PROMPT
Every record below should be repeated exactly, with the pictures left out.
**** TASK INPUTS
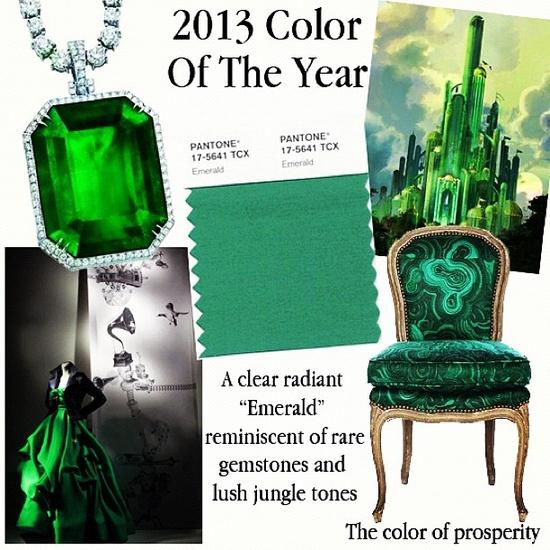 Emerald inspiration from @vergecreative #Sephora #SephoraPantone #ColoroftheYear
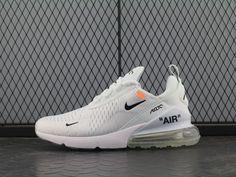 brand new 93866 00539 Off white x Nike Air Max 270 OW White Black Orange Men Women - So Cool - New  Virgil Abloh Design Off white x Nike Air Max 270 OW White Black Orange ...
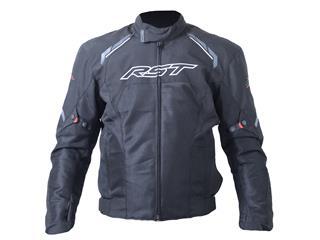 RST Spectre Jacket Textile Black Size S Men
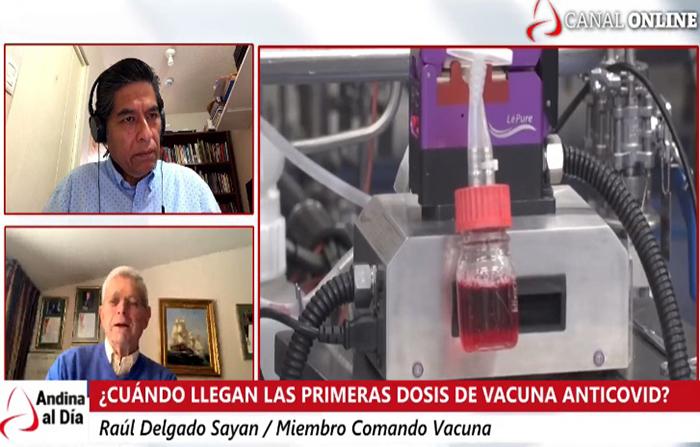 EN VIVO: Vacuna contra covid-19 ¿Cuándo llegarán primeras dosis?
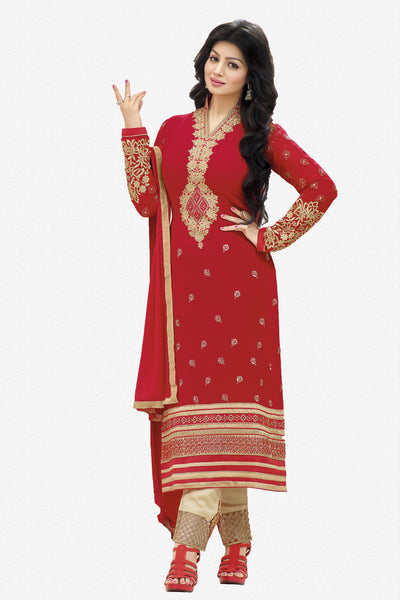 Designer Straight Cut:atisundar fair Red Designer Straight Cut  - 11872 - atisundar - 1 - click to zoom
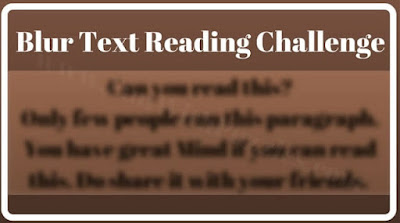 Reading Challenge to read a blur text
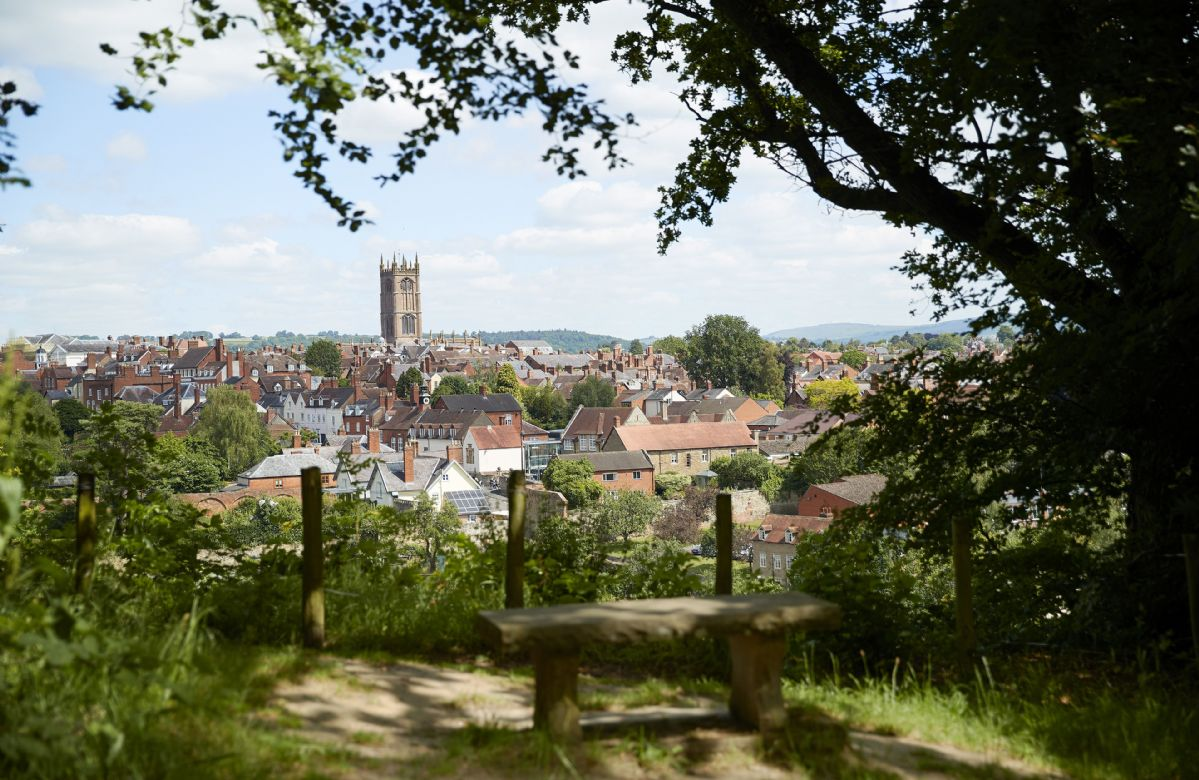 Lots of interesting places to visit in the local area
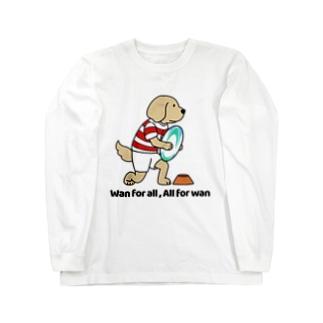 ラグビー(両面) Long sleeve T-shirts
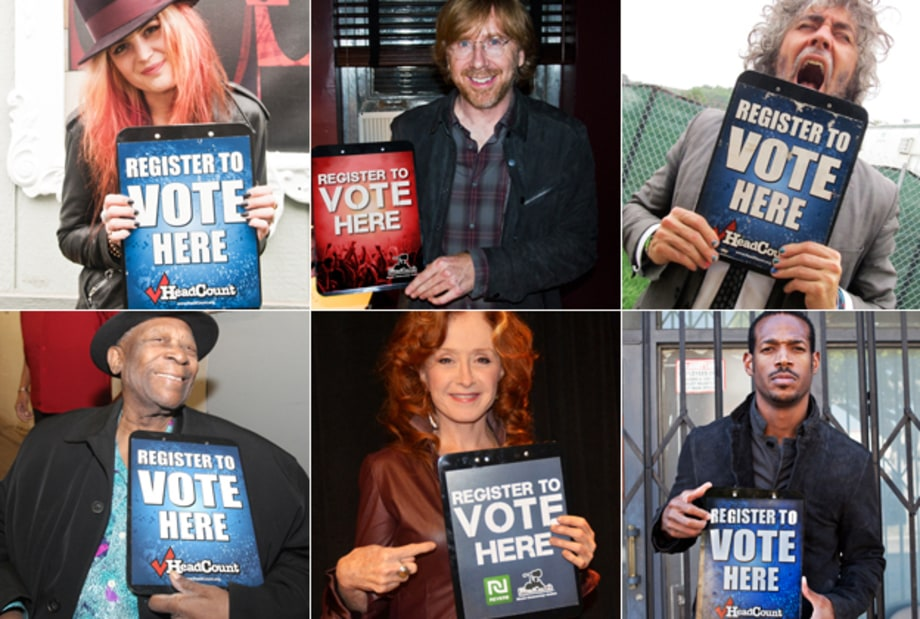 Stars Support National Voter Registration Day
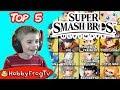 Top 5 Super Smash Bros Ultimate by HobbyFrogTV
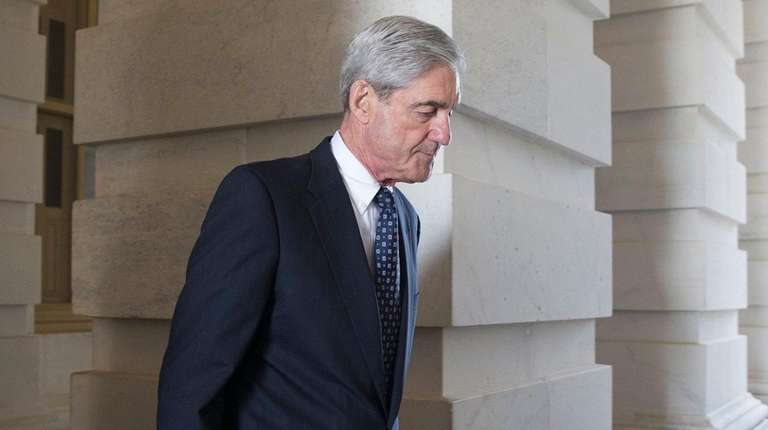 Special counsel and former FBI Director Robert Mueller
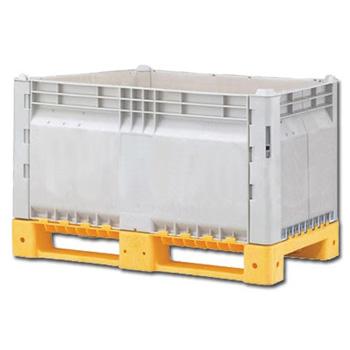 Разборный контейнер KitBin Евро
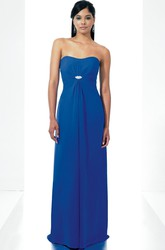 Strapless Ruched Chiffon Bridesmaid Dress With Broach And Draping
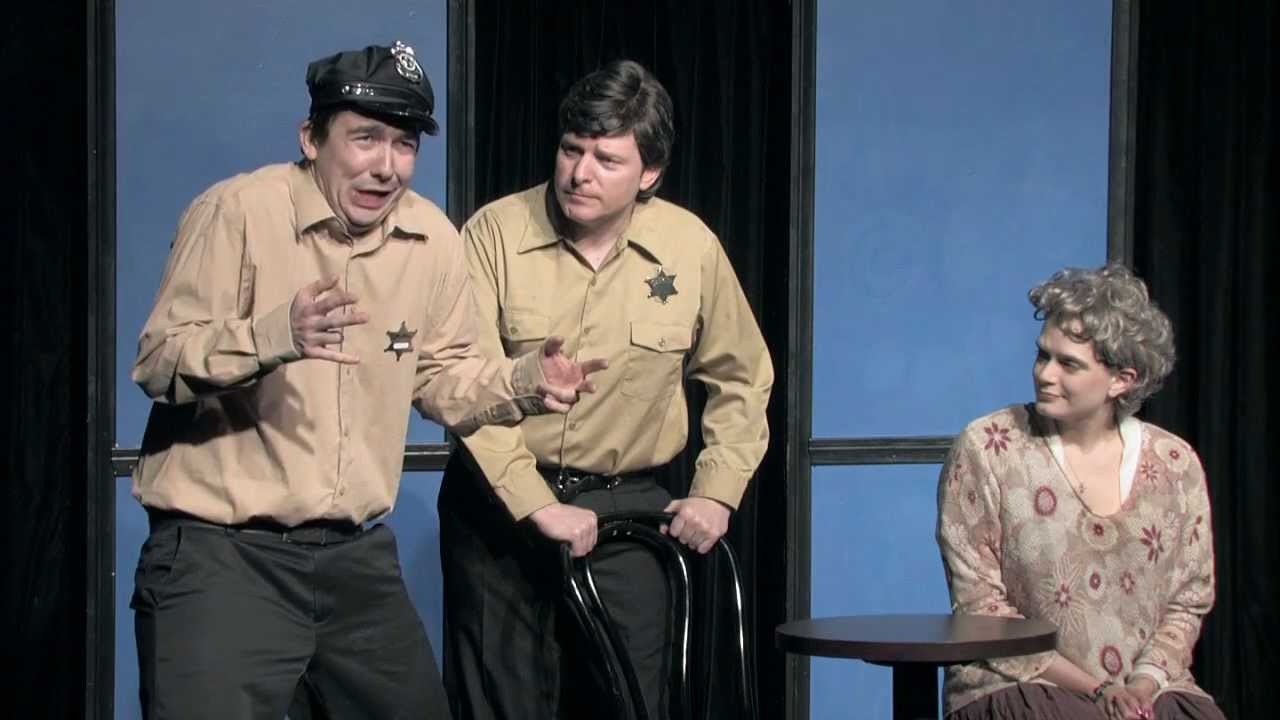 andy griffith is gay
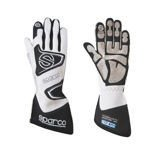 Sparco Italy Gloves Classic Tide H9 white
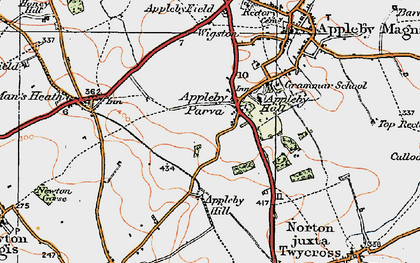Old map of Appleby Parva in 1921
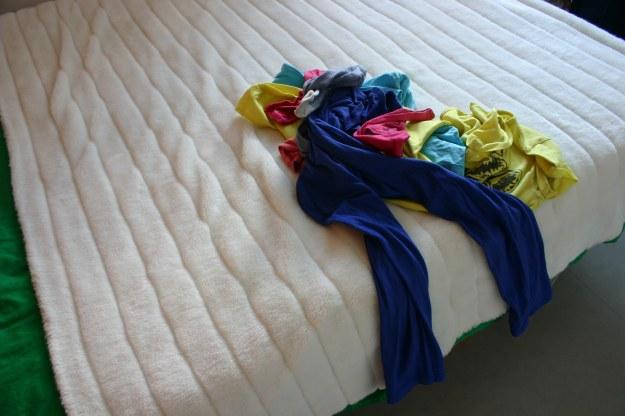 18014 ropa-en-mi-cama-2014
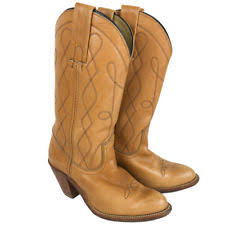 womens boots made in america frye leather geometric cowboy boots for ebay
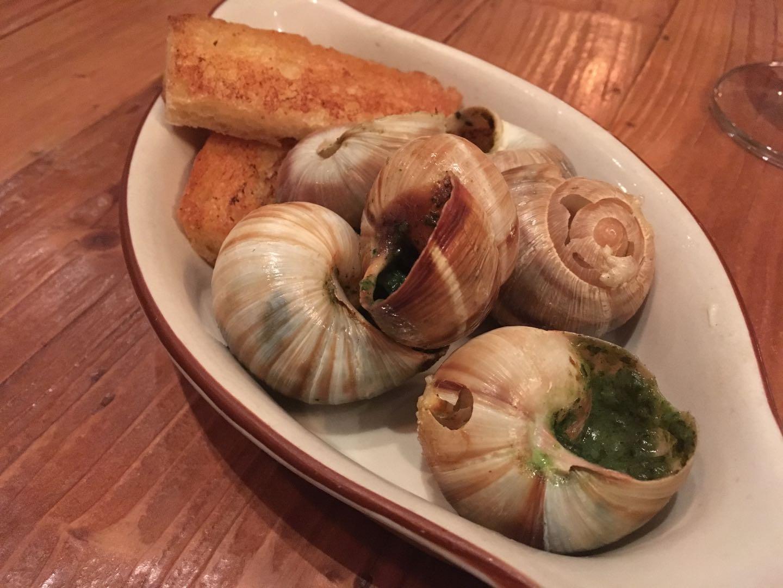Escargots, Bistro du Vin, Sept 2018.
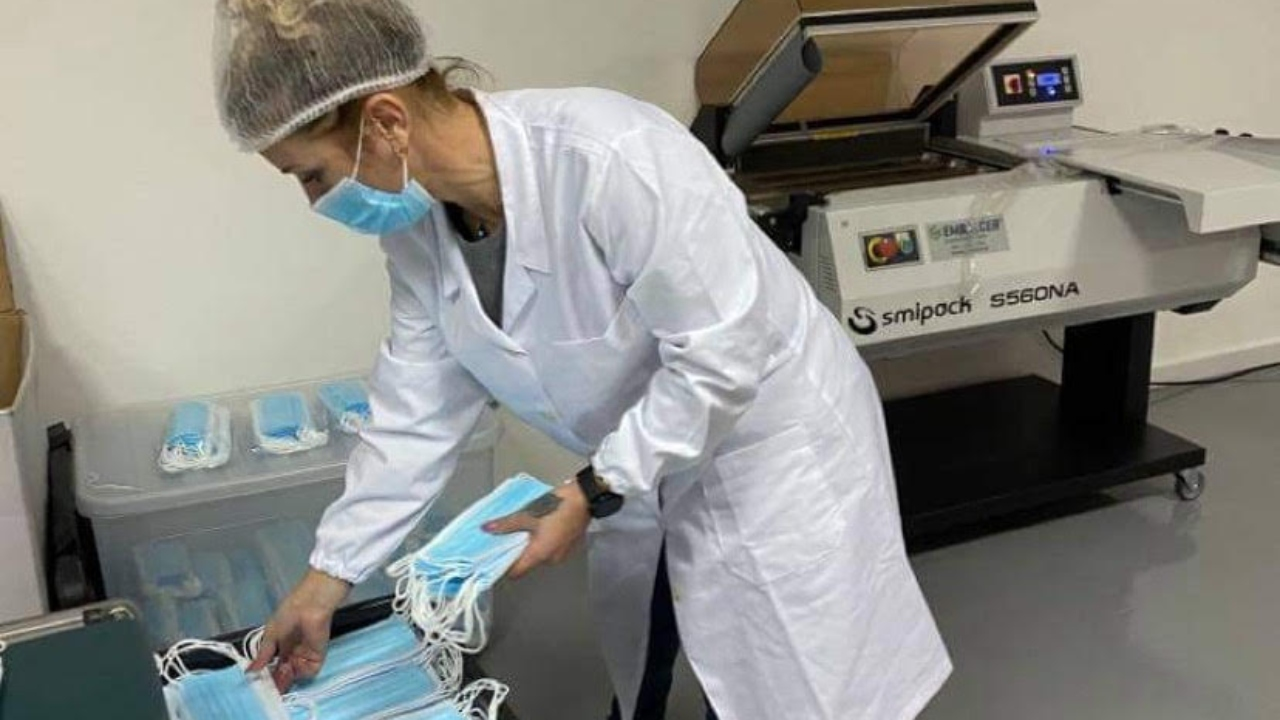Fábrica de máscaras abriu em Boavista dos Pinheiros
********
WRITTEN ANSWER
 Emerald inspiration from @vergecreative #Sephora #SephoraPantone #ColoroftheYear
 brand new 93866 00539 Off white x Nike Air Max 270 OW White Black Orange Men Women - So Cool - New  Virgil Abloh Design Off white x Nike Air Max 270 OW White Black Orange ...
 RST Spectre Jacket Textile Black Size S Men
 EN VIVO: Vacuna contra covid-19 ¿Cuándo llegarán primeras dosis?
 Designer Straight Cut:atisundar fair Red Designer Straight Cut  - 11872 - atisundar - 1 - click to zoom
 Reading Challenge to read a blur text
 Lots of interesting places to visit in the local area
 ラグビー(両面) Long sleeve T-shirts
 Stars Support National Voter Registration Day
 Top 5 Super Smash Bros Ultimate by HobbyFrogTV
 Special counsel and former FBI Director Robert Mueller
 Разборный контейнер KitBin Евро
 Strapless Ruched Chiffon Bridesmaid Dress With Broach And Draping
 andy griffith is gay
 Sparco Italy Gloves Classic Tide H9 white
Old map of Appleby Parva in 1921
 18014 ropa-en-mi-cama-2014
 womens boots made in america frye leather geometric cowboy boots for ebay
Escargots, Bistro du Vin, Sept 2018.
Fábrica de máscaras abriu em Boavista dos Pinheiros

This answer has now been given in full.